- **Job**
Please copy every one of the items below word for word, keeping each line as it appears.

Excerpts of spatial question data:
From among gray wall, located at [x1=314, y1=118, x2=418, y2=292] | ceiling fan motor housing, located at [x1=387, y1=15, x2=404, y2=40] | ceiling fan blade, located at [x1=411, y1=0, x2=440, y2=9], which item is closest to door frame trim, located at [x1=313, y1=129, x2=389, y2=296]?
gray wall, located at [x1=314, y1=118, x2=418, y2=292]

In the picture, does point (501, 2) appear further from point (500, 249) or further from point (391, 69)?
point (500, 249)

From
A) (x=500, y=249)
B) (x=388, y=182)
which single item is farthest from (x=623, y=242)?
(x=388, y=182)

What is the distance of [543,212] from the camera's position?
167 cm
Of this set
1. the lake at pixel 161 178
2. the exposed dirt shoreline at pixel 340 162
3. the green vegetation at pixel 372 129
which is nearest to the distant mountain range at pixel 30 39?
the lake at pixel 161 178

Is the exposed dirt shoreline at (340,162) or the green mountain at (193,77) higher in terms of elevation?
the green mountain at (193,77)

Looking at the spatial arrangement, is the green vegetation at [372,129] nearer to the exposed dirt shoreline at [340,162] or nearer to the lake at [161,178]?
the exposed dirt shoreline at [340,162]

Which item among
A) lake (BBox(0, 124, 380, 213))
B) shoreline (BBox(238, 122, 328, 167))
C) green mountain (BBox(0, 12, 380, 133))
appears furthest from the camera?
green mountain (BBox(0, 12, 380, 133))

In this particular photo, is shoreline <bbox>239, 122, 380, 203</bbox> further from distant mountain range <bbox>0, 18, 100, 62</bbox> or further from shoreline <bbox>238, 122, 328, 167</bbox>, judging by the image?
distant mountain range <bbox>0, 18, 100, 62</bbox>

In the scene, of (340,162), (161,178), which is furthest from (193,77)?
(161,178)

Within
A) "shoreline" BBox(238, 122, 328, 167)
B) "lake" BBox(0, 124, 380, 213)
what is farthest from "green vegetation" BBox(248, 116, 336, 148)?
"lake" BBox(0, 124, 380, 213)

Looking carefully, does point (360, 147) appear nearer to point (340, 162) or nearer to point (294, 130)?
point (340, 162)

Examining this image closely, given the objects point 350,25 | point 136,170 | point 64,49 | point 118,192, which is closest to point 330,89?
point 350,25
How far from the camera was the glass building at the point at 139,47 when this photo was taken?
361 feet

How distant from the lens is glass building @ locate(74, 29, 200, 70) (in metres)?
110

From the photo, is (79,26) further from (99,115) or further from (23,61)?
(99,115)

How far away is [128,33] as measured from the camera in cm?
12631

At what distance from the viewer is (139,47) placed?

- **Full solution**
From among gray wall, located at [x1=314, y1=118, x2=418, y2=292] | ceiling fan motor housing, located at [x1=387, y1=15, x2=404, y2=40] | ceiling fan blade, located at [x1=411, y1=0, x2=440, y2=9], which item is closest to door frame trim, located at [x1=313, y1=129, x2=389, y2=296]?
gray wall, located at [x1=314, y1=118, x2=418, y2=292]

In the picture, does point (501, 2) appear further from point (500, 249) or further from point (391, 69)?
point (500, 249)

From
A) (x=500, y=249)
B) (x=388, y=182)
which single item is farthest from (x=623, y=242)?
(x=388, y=182)

What is the distance of [543,212] from the camera's position?
167 cm
Of this set
1. the lake at pixel 161 178
2. the exposed dirt shoreline at pixel 340 162
3. the green vegetation at pixel 372 129
which is nearest to the distant mountain range at pixel 30 39?
the lake at pixel 161 178

Is the exposed dirt shoreline at (340,162) or the green mountain at (193,77) higher in terms of elevation?
the green mountain at (193,77)

Looking at the spatial arrangement, is the green vegetation at [372,129] nearer to the exposed dirt shoreline at [340,162] or nearer to the lake at [161,178]?
the exposed dirt shoreline at [340,162]

Which item among
A) lake (BBox(0, 124, 380, 213))
B) shoreline (BBox(238, 122, 328, 167))
C) green mountain (BBox(0, 12, 380, 133))
appears furthest from the camera?
green mountain (BBox(0, 12, 380, 133))

In this particular photo, is shoreline <bbox>239, 122, 380, 203</bbox> further from distant mountain range <bbox>0, 18, 100, 62</bbox> or further from shoreline <bbox>238, 122, 328, 167</bbox>, judging by the image?
distant mountain range <bbox>0, 18, 100, 62</bbox>

In the scene, of (340,162), (161,178), which is furthest from (193,77)?
(161,178)

Within
A) "shoreline" BBox(238, 122, 328, 167)
B) "lake" BBox(0, 124, 380, 213)
what is farthest from "green vegetation" BBox(248, 116, 336, 148)?
"lake" BBox(0, 124, 380, 213)

Looking carefully, does point (360, 147) appear nearer to point (340, 162) or nearer to point (294, 130)?
point (340, 162)

Examining this image closely, given the objects point 350,25 | point 136,170 | point 64,49 | point 118,192, which is closest to point 330,89?
point 350,25
How far from the camera was the glass building at the point at 139,47 when this photo was taken?
361 feet

How distant from the lens is glass building @ locate(74, 29, 200, 70) (in metres)?
110

From the photo, is (79,26) further from (99,115) or further from (23,61)?
(99,115)

How far away is [128,33] as measured from the camera in cm?
12631

At what distance from the viewer is (139,47) placed?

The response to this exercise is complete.